Church of Saint Nicholas in Khamovniki is a late 17th-century parish church of a former weavers sloboda in Khamovniki District of Moscow.

Location

The church marks the corner of present-day Komsomolsky Prospect and Leo Tolstoy Street, two blocks outside the Garden Ring. The church yard occupies a whole block between Leo Tolstoy and Timur Frunze streets and includes a row of small old houses.

History

First records of a presumably wooden church on this site are dated 1625. The main five-domed church was built in 1679-1682; bell tower and refectory were completed around 1694. Present day church sources claim that the bell tower in Khamovniki is one of the highest tent-style bell towers in Moscow region. In 1757 the builders added a side annex dedicated to Saint Dmitry of Rostov.
The church is an example of late Muscovite Baroque that preceded short-lived Naryshkin Baroque of the 1690s. It belongs to a numerous class of bonfire temples – church buildings without three internal load-bearing columns, crowned with layers of small circular kokoshnik-type gables. Each gable is a symbol of a heavenly fire ; a tightly packed group of gables is an architectural metaphor for the Throne of God. Small decorative columns "supporting" the lower level gables are an indicator of a Western influence in a typically vernacular building.
The church was severely damaged by the fire of 1812 and reopened only in 1849. Shortly before that, in 1848, the church acquired its principal relic - a copy of Defender of the sinners icon of Theotokos from Odrin convent, donated by Dmitry Doncheskul; the icon was permanently placed in the former Saint Dmitry annex. It also possesses 17th century icons of Saint Alexis and Hodegetria of Smolensk. In 2002 the church donated its icon of Archangel Michael to the reopened church of Archangel Michael in Devichye Pole.
The church operates continuously since 1849. It was never closed in the Soviet period although it lost its main bell.
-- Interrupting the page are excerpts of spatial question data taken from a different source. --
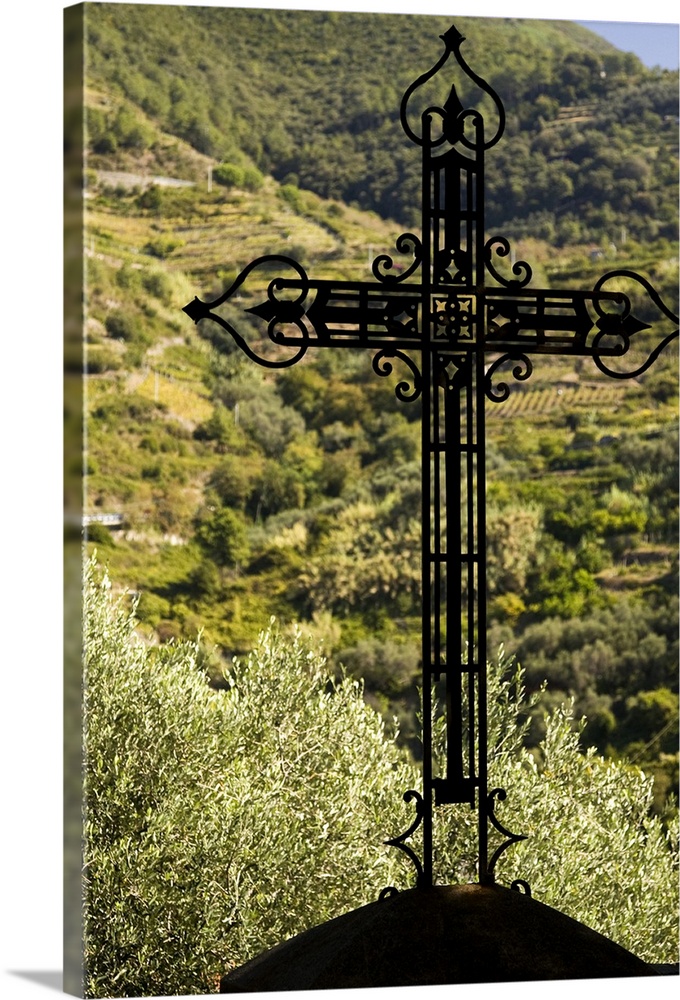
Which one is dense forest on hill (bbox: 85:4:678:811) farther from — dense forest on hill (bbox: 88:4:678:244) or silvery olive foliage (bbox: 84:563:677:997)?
silvery olive foliage (bbox: 84:563:677:997)

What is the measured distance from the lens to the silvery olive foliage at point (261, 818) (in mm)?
8758

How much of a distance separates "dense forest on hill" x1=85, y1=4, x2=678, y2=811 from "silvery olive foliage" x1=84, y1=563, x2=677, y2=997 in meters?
0.62

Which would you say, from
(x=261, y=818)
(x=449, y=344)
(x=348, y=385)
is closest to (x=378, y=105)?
(x=348, y=385)

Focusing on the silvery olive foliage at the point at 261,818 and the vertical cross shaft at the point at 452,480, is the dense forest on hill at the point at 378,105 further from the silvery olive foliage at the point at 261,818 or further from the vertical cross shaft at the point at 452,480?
the vertical cross shaft at the point at 452,480

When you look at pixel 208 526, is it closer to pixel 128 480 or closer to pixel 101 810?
pixel 128 480

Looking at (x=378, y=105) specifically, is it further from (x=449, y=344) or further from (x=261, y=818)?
(x=449, y=344)

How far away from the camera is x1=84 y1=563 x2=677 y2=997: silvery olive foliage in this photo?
8.76m

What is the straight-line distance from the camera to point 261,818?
8992mm

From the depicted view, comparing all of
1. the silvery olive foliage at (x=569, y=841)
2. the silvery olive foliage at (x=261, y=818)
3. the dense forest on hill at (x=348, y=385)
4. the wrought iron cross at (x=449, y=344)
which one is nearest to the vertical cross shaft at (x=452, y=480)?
the wrought iron cross at (x=449, y=344)

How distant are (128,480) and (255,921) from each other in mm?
2784

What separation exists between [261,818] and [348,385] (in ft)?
11.1

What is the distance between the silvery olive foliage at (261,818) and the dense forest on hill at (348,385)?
24.3 inches

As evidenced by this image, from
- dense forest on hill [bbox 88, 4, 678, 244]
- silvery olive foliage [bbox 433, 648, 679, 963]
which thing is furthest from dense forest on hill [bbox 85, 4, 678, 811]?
silvery olive foliage [bbox 433, 648, 679, 963]

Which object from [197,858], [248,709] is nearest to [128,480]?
[248,709]
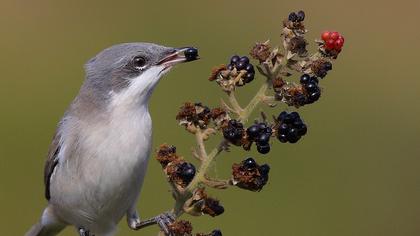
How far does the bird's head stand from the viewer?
4254 mm

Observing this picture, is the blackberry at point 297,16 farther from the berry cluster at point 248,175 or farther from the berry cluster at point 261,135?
the berry cluster at point 248,175

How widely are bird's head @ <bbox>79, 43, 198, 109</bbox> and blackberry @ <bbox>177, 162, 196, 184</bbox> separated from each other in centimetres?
95

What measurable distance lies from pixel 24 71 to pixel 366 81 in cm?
331

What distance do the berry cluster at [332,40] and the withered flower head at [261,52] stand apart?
0.18 m

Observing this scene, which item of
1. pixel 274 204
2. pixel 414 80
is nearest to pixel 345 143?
pixel 274 204

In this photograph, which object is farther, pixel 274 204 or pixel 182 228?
pixel 274 204

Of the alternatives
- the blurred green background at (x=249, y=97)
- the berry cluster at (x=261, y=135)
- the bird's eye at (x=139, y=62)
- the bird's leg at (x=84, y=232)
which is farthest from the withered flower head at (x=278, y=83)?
the blurred green background at (x=249, y=97)

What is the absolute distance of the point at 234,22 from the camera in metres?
11.2

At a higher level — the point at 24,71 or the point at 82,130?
the point at 82,130

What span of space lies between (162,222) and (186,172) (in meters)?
0.49

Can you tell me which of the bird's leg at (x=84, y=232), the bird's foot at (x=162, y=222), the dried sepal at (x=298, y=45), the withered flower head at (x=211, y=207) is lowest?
the bird's leg at (x=84, y=232)

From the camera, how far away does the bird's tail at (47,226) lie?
4938 mm

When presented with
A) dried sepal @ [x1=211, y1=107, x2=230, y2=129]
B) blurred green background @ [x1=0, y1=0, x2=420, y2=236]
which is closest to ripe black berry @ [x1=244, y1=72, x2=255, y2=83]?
dried sepal @ [x1=211, y1=107, x2=230, y2=129]

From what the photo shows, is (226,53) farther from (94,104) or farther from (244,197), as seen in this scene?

It was restored externally twice, in 1949 and 1972. Father Pavel Lepekhin served here one of the longest continuous tenures in the 20th century Orthodoxy – from 1915 to 1960. Metropolitan Pitirim Nechaev, who was offered the tenure in Khamovniki in 1972, declined the offer: according to Pitirim, the congregation always filled the church beyond its capacity, making service extremely difficult physically even for young priests.
Leo Tolstoy lived in the church parish, two blocks to the north on the street now bearing his name.